La datation, dès lors, devient difficile. Elle peut résulter du recoupement de la tradition orale par les données des fouilles archéologiques ou de l’étude des systèmes agraires, de l’extension des plantes, dont on connaît l’époque d’introduction, des techniques, de l’astronomie, qui permet de préciser la date d’une éclipse, de la géologie, qui apprécie celle d’une éruption volcanique, etc.

Une difficulté supplémentaire vient de la mobilité des populations et de l’instabilité dans le temps des groupes ethniques, dont quinze cents au moins sont recensés actuellement. L’ethnie ne peut se définir ni par la race, ni par la langue, ni même par les croyances religieuses. Elle est essentiellement consciente d’appartenir à un même groupe, se manifeste par la référence de ses membres à un ancêtre commun et par leur participation à certaines coutumes ou cérémonies. Son contenu est donc culturel. Mais un groupe nombreux peut se diviser et donner naissance à des ethnies nouvelles. Des étrangers peuvent être progressivement assimilés par le groupe auprès duquel ils se sont installés. Les noms même que leurs voisins donnent à une même ethnie varient et diffèrent parfois de celui qu’elle-même a adopté. On s’explique ainsi que bien des sociétés décrites par des voyageurs anciens n’existent plus. Et si l’extrême dispersion de certaines ethnies peut renseigner sur leurs migrations, leurs traditions, peu précises sur leur origine, ne permettent ni de fixer l’époque de leur établissement actuel ni d’apprécier la culture des populations qu’elles ont remplacées ou avec lesquelles elles ont fusionné.

Des techniques modernes de datation, la dendrologie et surtout le carbone 14, ont cependant permis de grands progrès.

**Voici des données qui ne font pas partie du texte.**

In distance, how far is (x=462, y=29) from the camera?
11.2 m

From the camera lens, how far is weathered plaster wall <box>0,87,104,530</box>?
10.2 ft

Avec la multiplication des fouilles et une collaboration de plus en plus étroite entre les spécialistes des différentes sciences intéressées au passé de l’Afrique noire, on peut espérer que les zones d’ombre qui recouvrent encore la plus grande partie du passé se résorberont.


Les Noirs

L’Afrique a peut-être été le berceau, ou l’un des berceaux, de l’humanité. À l’heure actuelle, les squelettes les plus anciens de l’Homo sapiens ont été trouvés en Afrique orientale. Le Noir est le dernier venu des représentants des grandes races dont les anthropologues identifient les ossements en Afrique. Son origine est encore incertaine. On le rencontre d’abord au nord de la forêt équatoriale, à une époque où le Sahara méridional était plus humide qu’aujourd’hui. Refoulant les chasseurs pygmées, le Noir s’est progressivement répandu dans la zone soudanaise. Les linguistes reconnaissent une parenté entre toutes les langues soudaniennes parlées par les Noirs au nord de l’équateur. Au sud, où les langues noires sont du type bantou, la pénétration a été plus récente ; elle se situe peut-être au ier s. de notre ère. Contournant la forêt équatoriale, les Bantous se sont progressivement répandus dans les régions occupées par des Pygmées et des Bochimans. Les migrations de ces peuples sont complexes et encore mal connues. Elles ont probablement été lentes, et elles paraissent liées à l’expansion des plantes cultivées, venues d’Asie dans la vallée du Nil et au Fayoum. Ignorant la roue, limités dans l’utilisation de la bête de somme par la mouche tsé-tsé — dont les méfaits sont encore attestés au Sénégal au xixe s. —, les Bantous ont dû se déplacer par petits groupes. Ils pratiquaient la chasse et la pêche, complémentaires d’une agriculture limitée au mil et au riz, un élevage extensif et un artisanat centré sur la poterie et la forge. Ils sont allés de régions épuisées vers les terres vierges, refoulant des populations paléonigritiques plus anciennes ou fusionnant avec elles, découvrant ou s’appropriant des techniques nouvelles. Ils ont laissé peu de traces sous un climat qui effaçait les constructions de roseaux et de pisé ; les termites ont eu raison des édifices en bois.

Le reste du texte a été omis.